Wofür sind Sie besonders dankbar?
Ich bin sehr dankbar, dass ich trotz rigider Rahmenbedingungen meinen Vater im Kantonsspital Baden in den Tod begleiten und dass ich die empathische, aufopfernde und anstrengende Arbeit des Pflegepersonals selber erleben durfte. Ich bin aber auch dankbar, dass meine Mutter, die gleichzeitig mit meinem Vater im Pflegeheim angesteckt wurde, wieder gesund ist. Als Risikopatient gehörte ich zu den sehr frühen Impfdosisempfängern. Ich bin sehr dankbar, dass Corona in der Folge kaum mit meiner Chemotherapie kollidiert ist.

Welches Buch, das Sie während der Corona-Pandemie gelesen haben, würden Sie besonders weiter empfehlen und warum?
Mit einem Schmunzeln im Gesicht sage ich auch ganz ehrlich, dass das Lesen in unserer Beziehung von meiner Frau abgedeckt wird. Krebszellen mögen keine Himbeeren ist zwar ein Titel, der mich sehr intensiv begleitet hat, aber eben, es ist ein sehr gutes Ernährungsbuch und kein Roman.
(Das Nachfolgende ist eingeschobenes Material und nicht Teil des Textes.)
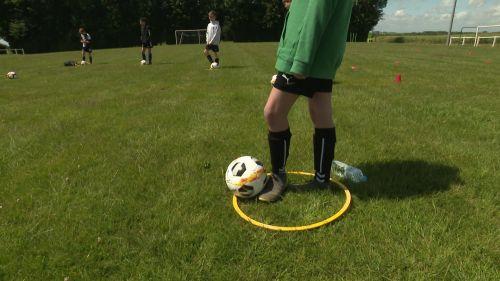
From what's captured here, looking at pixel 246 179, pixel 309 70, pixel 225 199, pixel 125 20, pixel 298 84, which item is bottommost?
pixel 225 199

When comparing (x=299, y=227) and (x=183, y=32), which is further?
(x=183, y=32)

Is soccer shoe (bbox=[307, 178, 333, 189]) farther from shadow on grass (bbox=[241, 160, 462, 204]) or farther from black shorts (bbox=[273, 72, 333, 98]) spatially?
black shorts (bbox=[273, 72, 333, 98])

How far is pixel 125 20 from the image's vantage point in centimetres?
6281

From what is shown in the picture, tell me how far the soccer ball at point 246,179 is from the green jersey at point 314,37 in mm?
1083

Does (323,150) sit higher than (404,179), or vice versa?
(323,150)

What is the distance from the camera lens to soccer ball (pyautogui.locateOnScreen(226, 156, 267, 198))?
3670mm

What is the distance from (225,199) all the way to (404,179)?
1.94m

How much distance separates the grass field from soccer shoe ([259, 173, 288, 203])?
0.11 metres

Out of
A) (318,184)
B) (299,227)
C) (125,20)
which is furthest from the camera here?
(125,20)

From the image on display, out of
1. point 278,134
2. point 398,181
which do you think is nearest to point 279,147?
point 278,134

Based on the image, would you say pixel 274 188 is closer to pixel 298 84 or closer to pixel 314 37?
pixel 298 84

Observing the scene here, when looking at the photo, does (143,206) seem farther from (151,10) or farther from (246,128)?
(151,10)

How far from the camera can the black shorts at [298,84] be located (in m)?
3.22

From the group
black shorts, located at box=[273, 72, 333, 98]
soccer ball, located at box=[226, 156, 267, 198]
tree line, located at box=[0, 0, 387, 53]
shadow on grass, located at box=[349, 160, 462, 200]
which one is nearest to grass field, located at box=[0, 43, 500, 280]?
shadow on grass, located at box=[349, 160, 462, 200]
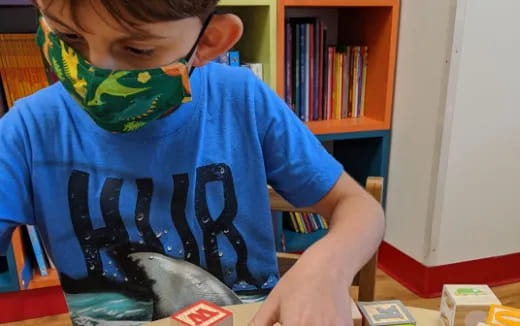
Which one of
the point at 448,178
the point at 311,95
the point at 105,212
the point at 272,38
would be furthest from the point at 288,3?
the point at 105,212

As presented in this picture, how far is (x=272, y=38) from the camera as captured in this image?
147 cm

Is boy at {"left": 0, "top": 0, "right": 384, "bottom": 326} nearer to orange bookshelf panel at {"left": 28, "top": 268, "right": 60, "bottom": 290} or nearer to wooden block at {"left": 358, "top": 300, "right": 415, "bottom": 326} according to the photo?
wooden block at {"left": 358, "top": 300, "right": 415, "bottom": 326}

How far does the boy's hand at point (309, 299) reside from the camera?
45 centimetres

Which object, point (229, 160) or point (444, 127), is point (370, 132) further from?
point (229, 160)

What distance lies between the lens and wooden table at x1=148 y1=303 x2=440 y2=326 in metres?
0.61

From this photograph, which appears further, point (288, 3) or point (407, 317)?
point (288, 3)

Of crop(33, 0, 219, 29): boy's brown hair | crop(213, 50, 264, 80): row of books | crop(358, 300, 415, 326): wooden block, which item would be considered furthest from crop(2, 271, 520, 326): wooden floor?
crop(33, 0, 219, 29): boy's brown hair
Hand aufs Herz: Wie viele Einladungen haben Sie unter dem Vorwand der Selbstisolation sausen lassen?
Mein Herz spiegelt eine Null zurück. Aber ich habe im Umkehrschluss nicht immer ganz korrekt gezählt, wenn es darum ging, liebe Menschen und Freunde zu uns nach Hause einzuladen.
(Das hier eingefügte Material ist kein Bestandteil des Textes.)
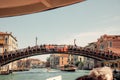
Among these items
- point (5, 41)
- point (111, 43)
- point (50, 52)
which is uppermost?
point (5, 41)

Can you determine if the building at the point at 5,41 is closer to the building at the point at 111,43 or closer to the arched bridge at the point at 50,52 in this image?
the arched bridge at the point at 50,52

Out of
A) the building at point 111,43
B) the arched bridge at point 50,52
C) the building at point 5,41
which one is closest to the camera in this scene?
the arched bridge at point 50,52

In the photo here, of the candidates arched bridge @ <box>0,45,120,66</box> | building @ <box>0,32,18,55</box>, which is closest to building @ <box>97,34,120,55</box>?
arched bridge @ <box>0,45,120,66</box>

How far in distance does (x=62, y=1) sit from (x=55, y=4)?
0.13 ft

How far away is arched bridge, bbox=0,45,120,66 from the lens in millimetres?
16419

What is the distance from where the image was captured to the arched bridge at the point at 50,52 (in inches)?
646

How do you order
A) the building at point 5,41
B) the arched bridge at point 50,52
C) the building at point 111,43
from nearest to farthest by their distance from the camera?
the arched bridge at point 50,52 < the building at point 5,41 < the building at point 111,43

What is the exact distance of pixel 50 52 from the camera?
58.2 feet

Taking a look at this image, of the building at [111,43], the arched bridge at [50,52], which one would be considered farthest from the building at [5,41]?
the building at [111,43]

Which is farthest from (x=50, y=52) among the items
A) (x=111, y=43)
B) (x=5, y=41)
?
(x=111, y=43)

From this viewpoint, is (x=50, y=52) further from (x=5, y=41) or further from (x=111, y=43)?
(x=111, y=43)

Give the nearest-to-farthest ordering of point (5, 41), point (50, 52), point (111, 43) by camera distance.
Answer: point (50, 52) → point (5, 41) → point (111, 43)

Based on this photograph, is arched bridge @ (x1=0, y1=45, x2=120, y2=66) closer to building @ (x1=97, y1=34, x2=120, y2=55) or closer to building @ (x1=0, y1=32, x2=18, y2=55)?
building @ (x1=0, y1=32, x2=18, y2=55)

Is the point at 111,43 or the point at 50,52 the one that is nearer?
the point at 50,52
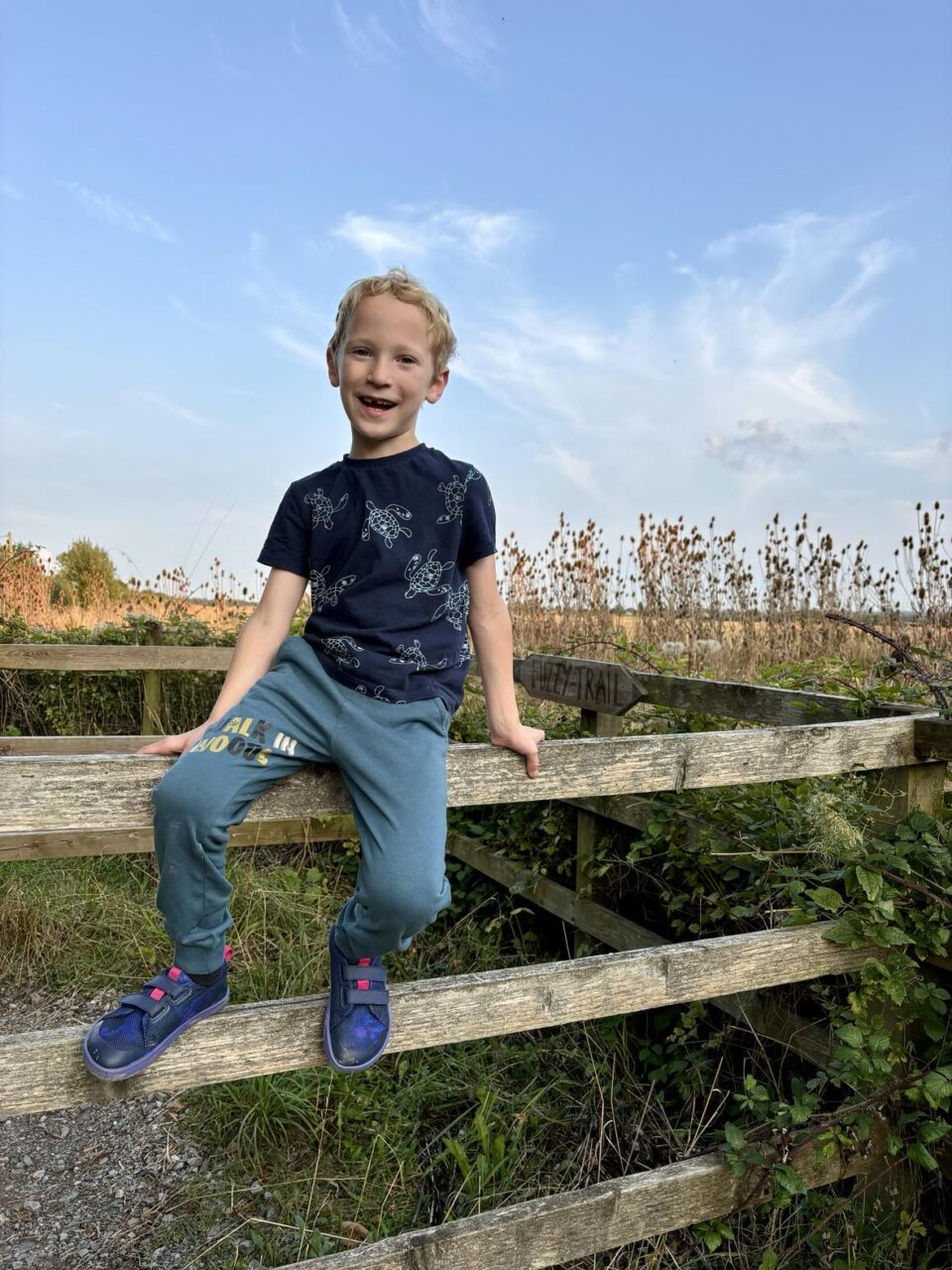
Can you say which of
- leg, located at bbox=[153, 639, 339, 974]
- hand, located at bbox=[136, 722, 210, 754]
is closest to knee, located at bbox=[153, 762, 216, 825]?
leg, located at bbox=[153, 639, 339, 974]

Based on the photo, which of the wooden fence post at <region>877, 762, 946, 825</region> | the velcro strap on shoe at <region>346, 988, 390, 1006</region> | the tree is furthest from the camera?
the tree

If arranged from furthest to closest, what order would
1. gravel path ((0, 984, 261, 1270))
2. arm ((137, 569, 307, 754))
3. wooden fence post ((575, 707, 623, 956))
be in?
wooden fence post ((575, 707, 623, 956))
gravel path ((0, 984, 261, 1270))
arm ((137, 569, 307, 754))

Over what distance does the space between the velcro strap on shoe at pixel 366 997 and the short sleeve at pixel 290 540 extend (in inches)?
35.0

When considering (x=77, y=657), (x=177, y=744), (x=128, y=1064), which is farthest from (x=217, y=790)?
(x=77, y=657)

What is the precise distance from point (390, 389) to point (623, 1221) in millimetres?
1997

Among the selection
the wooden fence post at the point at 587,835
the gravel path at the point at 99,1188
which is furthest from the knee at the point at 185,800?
the wooden fence post at the point at 587,835

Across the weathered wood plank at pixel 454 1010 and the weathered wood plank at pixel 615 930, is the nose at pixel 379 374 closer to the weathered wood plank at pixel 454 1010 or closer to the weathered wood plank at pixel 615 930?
the weathered wood plank at pixel 454 1010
Die Welt ist buchstäblich still gestanden. Geht nun alles weiter wie zuvor? Wird die Entschleunigung, das Rückbesinnen auf Wichtiges, Bestand haben?
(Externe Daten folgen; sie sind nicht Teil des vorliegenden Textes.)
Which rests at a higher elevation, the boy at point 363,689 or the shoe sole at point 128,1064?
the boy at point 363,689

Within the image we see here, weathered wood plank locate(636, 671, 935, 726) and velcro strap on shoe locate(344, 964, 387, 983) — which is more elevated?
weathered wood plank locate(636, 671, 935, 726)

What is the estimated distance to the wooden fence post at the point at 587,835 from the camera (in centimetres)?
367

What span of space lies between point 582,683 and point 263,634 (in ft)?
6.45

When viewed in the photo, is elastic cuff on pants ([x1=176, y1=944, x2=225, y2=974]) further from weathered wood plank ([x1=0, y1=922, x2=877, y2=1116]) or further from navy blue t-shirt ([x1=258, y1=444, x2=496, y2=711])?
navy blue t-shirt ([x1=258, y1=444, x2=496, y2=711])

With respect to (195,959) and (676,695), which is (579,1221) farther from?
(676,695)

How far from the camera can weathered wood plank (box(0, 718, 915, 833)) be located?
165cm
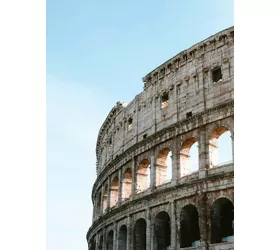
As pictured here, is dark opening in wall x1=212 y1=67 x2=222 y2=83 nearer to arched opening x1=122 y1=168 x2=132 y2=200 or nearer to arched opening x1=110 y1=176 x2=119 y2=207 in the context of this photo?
arched opening x1=122 y1=168 x2=132 y2=200

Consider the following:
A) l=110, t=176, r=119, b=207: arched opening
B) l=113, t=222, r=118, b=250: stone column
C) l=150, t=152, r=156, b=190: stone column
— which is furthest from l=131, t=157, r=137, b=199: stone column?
l=110, t=176, r=119, b=207: arched opening

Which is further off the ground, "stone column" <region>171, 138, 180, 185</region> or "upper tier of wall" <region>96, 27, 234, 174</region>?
"upper tier of wall" <region>96, 27, 234, 174</region>

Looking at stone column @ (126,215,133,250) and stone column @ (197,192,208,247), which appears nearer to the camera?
stone column @ (197,192,208,247)

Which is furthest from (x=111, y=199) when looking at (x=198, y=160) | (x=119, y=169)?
(x=198, y=160)

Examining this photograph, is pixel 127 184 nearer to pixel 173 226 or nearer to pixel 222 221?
pixel 173 226

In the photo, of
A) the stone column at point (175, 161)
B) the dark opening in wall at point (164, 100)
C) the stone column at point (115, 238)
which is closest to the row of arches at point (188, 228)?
the stone column at point (115, 238)

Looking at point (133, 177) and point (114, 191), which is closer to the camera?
point (133, 177)

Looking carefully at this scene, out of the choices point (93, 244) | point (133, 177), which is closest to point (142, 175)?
point (133, 177)
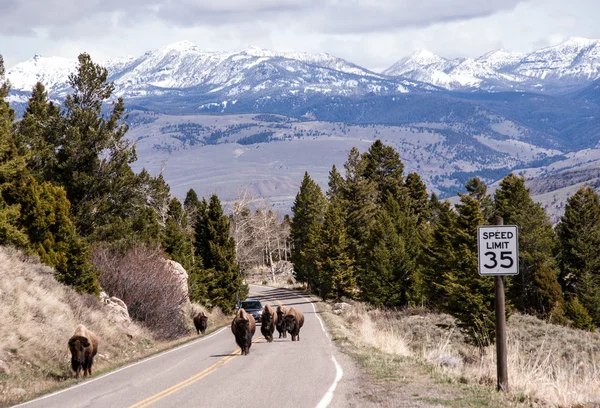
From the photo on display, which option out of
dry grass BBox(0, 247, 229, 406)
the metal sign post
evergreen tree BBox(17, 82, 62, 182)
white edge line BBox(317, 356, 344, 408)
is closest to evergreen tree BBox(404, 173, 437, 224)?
evergreen tree BBox(17, 82, 62, 182)

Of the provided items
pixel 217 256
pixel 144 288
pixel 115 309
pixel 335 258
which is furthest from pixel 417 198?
pixel 115 309

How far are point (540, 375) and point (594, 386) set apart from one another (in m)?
1.37

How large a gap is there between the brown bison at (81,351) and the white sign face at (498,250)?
1120 centimetres

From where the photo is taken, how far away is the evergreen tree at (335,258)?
225 feet

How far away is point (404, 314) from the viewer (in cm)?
6222

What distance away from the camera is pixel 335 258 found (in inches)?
2719

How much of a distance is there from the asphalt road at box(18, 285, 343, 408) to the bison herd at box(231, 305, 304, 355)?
66cm

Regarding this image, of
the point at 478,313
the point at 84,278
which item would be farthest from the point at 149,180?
the point at 478,313

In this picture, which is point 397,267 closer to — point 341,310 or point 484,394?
point 341,310

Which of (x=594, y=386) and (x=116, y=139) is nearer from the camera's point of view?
(x=594, y=386)

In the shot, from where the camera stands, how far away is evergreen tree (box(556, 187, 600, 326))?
2685 inches

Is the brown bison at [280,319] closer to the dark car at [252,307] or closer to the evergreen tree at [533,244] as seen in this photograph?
the dark car at [252,307]

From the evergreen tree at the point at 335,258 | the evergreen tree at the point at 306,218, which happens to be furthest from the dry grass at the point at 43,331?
the evergreen tree at the point at 306,218

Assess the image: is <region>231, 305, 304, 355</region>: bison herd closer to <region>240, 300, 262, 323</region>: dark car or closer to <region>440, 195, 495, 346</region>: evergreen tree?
<region>240, 300, 262, 323</region>: dark car
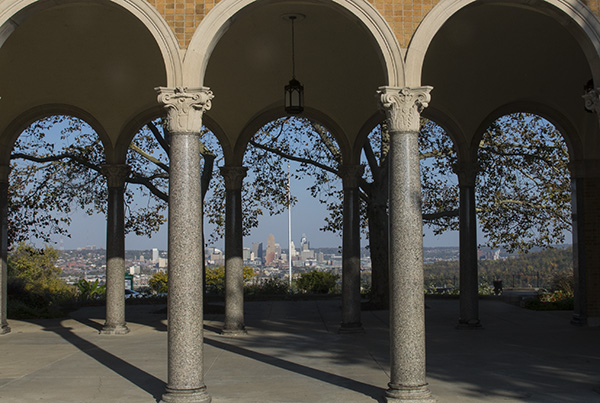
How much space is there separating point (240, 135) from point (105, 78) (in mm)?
2818

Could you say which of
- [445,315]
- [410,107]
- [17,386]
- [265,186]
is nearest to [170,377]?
[17,386]

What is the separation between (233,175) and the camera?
13.8 meters

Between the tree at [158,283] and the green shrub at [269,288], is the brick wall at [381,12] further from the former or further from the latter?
the tree at [158,283]

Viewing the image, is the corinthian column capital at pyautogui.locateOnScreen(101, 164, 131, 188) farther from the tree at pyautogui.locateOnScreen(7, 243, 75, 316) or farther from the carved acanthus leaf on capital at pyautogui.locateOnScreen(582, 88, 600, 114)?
the carved acanthus leaf on capital at pyautogui.locateOnScreen(582, 88, 600, 114)

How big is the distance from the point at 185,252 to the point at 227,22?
2775 millimetres

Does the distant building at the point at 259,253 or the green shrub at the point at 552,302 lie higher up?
the distant building at the point at 259,253

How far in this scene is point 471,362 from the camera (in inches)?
401

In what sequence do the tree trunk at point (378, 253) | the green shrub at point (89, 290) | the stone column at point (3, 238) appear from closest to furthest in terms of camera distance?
the stone column at point (3, 238) → the tree trunk at point (378, 253) → the green shrub at point (89, 290)

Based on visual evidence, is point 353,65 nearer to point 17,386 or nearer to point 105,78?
point 105,78

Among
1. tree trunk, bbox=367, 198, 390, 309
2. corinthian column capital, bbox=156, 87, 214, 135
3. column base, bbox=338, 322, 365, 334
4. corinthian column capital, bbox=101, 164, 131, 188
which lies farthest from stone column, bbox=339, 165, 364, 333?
corinthian column capital, bbox=156, 87, 214, 135

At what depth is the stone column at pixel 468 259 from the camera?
550 inches

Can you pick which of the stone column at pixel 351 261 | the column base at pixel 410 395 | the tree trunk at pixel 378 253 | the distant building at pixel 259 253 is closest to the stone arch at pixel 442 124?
the stone column at pixel 351 261

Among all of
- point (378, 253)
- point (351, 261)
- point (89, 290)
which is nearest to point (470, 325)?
point (351, 261)

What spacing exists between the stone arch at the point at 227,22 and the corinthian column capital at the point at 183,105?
0.15 metres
Ich hoffe sehr, dass sich die Reflexionsfähigkeit der Menschen, eine Schlüsselkompetenz, nachhaltig weiterentwickelt hat. Dann dürfte eine Lernkurve erlebbar sein. Anderseits ist der Mensch halt nur Mensch und fällt leider allzu oft in seine gewohnten Verhaltensmuster zurück. Als Gemeindepräsident wünsche ich mir, dass das Miteinander in unserem Dorf wieder mehr an Bedeutung gewinnt. Als Marktgebietsleiter der viertgrössten Bank in der Schweiz wünsche ich mir, dass das unkomplizierte und zielorientierte Lösungsverhalten, wie ich es in der Krisenorganisation täglich erleben durfte, auch im  normalen Alltag noch vermehrt Einzug halten wird. Als Peter Luginbühl wünsche ich mir, dass mein Blick auf die Gegenwart die Herzensthemen viel mehr auf die Poleposition heben werden.